Alternate indexing schemes are possible but will not be generally needed. For upgrading old databases with a different index scheme see the corresponding documentation.
The index scheme consists of the following indices:
-
PSOG
- primary key
-
POGS
- bitmap index for lookups on object value.
-
SP
- partial index for cases where only S is specified.
-
OP
- partial index for cases where only O is specified.
-
GS
- partial index for cases where only G is specified.
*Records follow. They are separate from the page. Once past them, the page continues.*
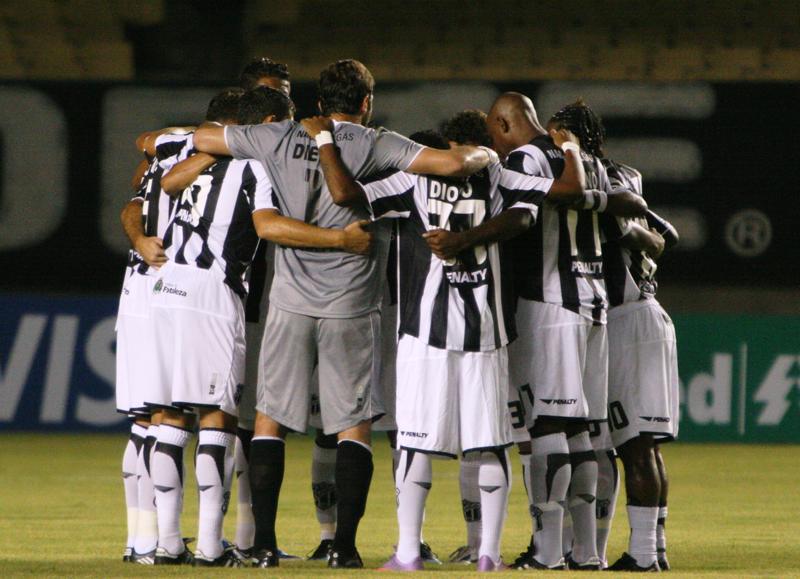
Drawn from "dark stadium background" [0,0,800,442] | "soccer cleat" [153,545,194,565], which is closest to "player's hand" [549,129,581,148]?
"soccer cleat" [153,545,194,565]

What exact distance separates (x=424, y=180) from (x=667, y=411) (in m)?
1.51

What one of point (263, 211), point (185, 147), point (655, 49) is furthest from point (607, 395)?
point (655, 49)

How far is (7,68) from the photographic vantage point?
15.3m

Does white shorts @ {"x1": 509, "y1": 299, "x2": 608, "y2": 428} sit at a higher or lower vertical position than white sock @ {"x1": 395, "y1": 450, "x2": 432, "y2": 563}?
higher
This index scheme is created by the following statements:
CREATE TABLE DB.DBA.RDF_QUAD ( G IRI_ID_8, S IRI_ID_8, P IRI_ID_8, O ANY, PRIMARY KEY (P, S, O, G) ) ALTER INDEX RDF_QUAD ON DB.DBA.RDF_QUAD PARTITION (S INT (0hexffff00)); CREATE DISTINCT NO PRIMARY KEY REF BITMAP INDEX RDF_QUAD_SP ON RDF_QUAD (S, P) PARTITION (S INT (0hexffff00)); CREATE BITMAP INDEX RDF_QUAD_POGS ON RDF_QUAD (P, O, G, S) PARTITION (O VARCHAR (-1, 0hexffff)); CREATE DISTINCT NO PRIMARY KEY REF BITMAP INDEX RDF_QUAD_GS ON RDF_QUAD (G, S) PARTITION (S INT (0hexffff00)); CREATE DISTINCT NO PRIMARY KEY REF INDEX RDF_QUAD_OP ON RDF_QUAD (O, P) PARTITION (O VARCHAR (-1, 0hexffff));
The idea is to favor queries where the predicate is specified in triple patterns. The entire quad can
be efficiently accessed when P
and at least one of S
and O
are known.
This has the advantage of clustering data by the predicate which improves working set. A page read from disk
will only have entries pertaining to the same predicate; chances of accessing other entries of the page are
thus higher than if the page held values for arbitrary predicates. For less frequent cases where only
S
is known, as in DESCRIBE
, the distinct P
s of the S
are
found in the SP
index. These SP
pairs are then used for accessing the PSOG
index to get the O
and G
. For cases where only the G
is known, as when
dropping a graph, the distinct S
s of the G
are found in the GS
index.
The P
s of the S
are then found in the SP
index. After this, the whole
quad is found in the PSOG
index.
The SP
, OP
, and GS
indices do not store duplicates. If an
S
has many values of the P
, there is only one entry. Entries are not deleted from
SP
, OP
, or GS
. This does not lead to erroneous results since a full
index (that is, either POSG
or PSOG
) is always consulted in order to know if a quad
actually exists. When updating data, most often a graph is entirely dropped and a substantially similar graph
inserted in its place. The SP
, OP
, and GS
indices get to stay
relatively unaffected.
Still, over time, especially if there are frequent updates and values do not repeat between consecutive
states, the SP
, OP
, and GS
indices will get polluted, which may affect
performance. Dropping and recreating the index will remedy this situation.
In cases where this is not practical, the index scheme should only have full indices; i.e., each key
holds all columns of the primary key of the quad. This will be the case if the
DISTINCT NO PRIMARY KEY REF
options are not specified in the CREATE INDEX
statement.
In such cases, all indices remain in strict sync across deletes.
Many RDF workloads have bulk-load and read-intensive access patterns with few deletes. The default index scheme is optimized for these. With these situations, this scheme offers significant space savings, resulting in better working set. Typically, this layout takes 60-70% of the space of a layout with 4 full indices.